▶ **STORED DATA**
★ ★ ★ ★

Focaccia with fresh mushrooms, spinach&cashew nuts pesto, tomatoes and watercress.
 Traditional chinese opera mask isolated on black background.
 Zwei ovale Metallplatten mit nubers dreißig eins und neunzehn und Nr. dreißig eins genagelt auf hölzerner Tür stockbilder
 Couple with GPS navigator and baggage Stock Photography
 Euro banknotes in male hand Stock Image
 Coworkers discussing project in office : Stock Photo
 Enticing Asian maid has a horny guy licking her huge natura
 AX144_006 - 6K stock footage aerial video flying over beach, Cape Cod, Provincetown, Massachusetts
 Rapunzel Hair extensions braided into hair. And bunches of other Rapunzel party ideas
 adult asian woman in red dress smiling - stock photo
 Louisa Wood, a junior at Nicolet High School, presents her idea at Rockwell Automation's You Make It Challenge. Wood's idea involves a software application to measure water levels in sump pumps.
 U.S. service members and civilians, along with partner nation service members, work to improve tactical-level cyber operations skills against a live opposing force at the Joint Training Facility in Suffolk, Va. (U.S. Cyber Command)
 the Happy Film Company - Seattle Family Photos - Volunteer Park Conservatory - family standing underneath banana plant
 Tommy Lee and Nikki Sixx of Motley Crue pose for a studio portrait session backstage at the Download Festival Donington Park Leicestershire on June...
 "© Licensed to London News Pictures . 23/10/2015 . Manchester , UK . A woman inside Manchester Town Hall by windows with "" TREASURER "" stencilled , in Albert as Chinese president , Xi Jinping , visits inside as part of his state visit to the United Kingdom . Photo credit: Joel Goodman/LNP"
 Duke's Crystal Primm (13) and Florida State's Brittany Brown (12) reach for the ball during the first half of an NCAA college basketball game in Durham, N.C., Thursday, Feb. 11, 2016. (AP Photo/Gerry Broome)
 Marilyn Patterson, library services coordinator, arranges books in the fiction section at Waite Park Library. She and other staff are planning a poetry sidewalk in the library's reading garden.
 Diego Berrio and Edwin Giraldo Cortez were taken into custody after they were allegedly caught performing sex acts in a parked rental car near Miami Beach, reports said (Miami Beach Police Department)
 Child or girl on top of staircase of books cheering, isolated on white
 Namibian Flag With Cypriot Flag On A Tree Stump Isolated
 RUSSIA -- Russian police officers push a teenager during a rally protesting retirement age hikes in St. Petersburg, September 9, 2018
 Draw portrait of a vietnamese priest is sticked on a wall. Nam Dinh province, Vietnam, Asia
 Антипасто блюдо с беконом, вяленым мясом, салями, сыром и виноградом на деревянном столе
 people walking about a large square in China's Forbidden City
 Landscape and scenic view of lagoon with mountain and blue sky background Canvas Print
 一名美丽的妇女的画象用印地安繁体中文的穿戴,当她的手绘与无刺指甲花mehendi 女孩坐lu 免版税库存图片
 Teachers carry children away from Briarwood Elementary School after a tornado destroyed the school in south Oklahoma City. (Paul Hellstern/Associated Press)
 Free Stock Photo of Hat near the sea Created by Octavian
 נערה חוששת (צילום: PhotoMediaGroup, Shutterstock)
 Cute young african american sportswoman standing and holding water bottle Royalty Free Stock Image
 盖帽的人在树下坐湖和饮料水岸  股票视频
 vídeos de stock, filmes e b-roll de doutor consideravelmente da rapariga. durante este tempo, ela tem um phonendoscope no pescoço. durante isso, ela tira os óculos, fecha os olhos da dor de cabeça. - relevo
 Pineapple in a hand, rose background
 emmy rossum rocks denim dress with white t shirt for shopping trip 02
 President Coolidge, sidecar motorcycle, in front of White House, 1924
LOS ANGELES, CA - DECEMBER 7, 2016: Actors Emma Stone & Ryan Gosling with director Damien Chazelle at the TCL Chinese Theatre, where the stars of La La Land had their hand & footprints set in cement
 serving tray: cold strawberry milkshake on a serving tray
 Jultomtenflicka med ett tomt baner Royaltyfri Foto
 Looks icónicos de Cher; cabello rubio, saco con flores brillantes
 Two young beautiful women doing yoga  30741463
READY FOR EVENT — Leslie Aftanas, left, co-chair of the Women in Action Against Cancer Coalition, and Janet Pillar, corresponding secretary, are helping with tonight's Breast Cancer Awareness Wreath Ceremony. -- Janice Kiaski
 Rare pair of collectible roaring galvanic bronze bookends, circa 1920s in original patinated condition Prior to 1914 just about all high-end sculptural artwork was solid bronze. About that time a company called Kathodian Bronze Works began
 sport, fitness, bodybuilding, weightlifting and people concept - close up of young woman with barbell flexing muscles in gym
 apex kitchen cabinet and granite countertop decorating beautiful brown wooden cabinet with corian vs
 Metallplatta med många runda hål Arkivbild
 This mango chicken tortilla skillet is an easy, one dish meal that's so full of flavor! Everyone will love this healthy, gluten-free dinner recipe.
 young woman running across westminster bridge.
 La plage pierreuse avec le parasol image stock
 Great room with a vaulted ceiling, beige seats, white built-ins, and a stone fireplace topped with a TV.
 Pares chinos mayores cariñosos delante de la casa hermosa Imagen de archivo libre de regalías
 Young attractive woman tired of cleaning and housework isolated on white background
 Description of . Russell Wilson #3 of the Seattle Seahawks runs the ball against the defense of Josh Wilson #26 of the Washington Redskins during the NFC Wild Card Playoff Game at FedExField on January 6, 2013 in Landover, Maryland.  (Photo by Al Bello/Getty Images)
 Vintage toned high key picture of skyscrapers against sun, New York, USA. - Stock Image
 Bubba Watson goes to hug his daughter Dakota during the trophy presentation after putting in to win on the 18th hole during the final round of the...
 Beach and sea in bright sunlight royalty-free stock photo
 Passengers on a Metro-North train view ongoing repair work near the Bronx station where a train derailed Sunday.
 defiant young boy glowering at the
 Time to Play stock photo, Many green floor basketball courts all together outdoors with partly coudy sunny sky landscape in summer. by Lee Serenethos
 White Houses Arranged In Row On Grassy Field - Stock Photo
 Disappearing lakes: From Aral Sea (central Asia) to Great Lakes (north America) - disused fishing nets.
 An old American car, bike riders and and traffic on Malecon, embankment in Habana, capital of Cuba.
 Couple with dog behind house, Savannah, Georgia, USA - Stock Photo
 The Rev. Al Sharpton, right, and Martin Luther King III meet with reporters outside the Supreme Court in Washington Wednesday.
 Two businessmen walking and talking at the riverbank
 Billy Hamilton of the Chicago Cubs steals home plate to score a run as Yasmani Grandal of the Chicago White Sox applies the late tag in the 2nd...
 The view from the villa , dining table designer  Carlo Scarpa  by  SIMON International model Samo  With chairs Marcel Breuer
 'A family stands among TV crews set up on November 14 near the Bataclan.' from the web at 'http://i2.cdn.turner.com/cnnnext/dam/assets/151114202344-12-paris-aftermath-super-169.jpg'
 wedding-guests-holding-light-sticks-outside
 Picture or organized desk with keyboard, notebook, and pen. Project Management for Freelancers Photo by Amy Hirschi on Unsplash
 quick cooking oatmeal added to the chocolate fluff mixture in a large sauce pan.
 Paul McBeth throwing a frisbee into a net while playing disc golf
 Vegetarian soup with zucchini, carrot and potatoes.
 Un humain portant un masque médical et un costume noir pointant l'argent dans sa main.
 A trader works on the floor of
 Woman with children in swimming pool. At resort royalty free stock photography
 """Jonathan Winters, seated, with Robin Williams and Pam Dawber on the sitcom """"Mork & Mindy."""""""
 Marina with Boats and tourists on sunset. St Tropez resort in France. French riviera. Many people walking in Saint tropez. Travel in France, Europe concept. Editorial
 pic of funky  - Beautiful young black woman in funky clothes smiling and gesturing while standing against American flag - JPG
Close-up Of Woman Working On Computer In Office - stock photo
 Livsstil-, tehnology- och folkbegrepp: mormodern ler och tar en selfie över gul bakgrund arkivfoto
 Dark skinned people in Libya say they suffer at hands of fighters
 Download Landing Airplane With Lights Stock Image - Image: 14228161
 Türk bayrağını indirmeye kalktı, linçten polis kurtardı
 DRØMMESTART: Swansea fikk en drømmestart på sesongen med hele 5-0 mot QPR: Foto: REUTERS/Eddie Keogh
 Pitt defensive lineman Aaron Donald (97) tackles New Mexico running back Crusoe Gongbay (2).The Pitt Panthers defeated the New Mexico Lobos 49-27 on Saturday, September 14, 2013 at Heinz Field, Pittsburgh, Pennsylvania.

★ ★ ★ ★

▶ **YOUR OBJECTIVE**
From the records above, copy only the lines starting with the line that holds "Two businessmen walking" and going on through the line that holds "The view from", exactly as written.

▶ **ANSWER FOR THIS EXERCISE**
 Two businessmen walking and talking at the riverbank
 Billy Hamilton of the Chicago Cubs steals home plate to score a run as Yasmani Grandal of the Chicago White Sox applies the late tag in the 2nd...
 The view from the villa , dining table designer  Carlo Scarpa  by  SIMON International model Samo  With chairs Marcel Breuer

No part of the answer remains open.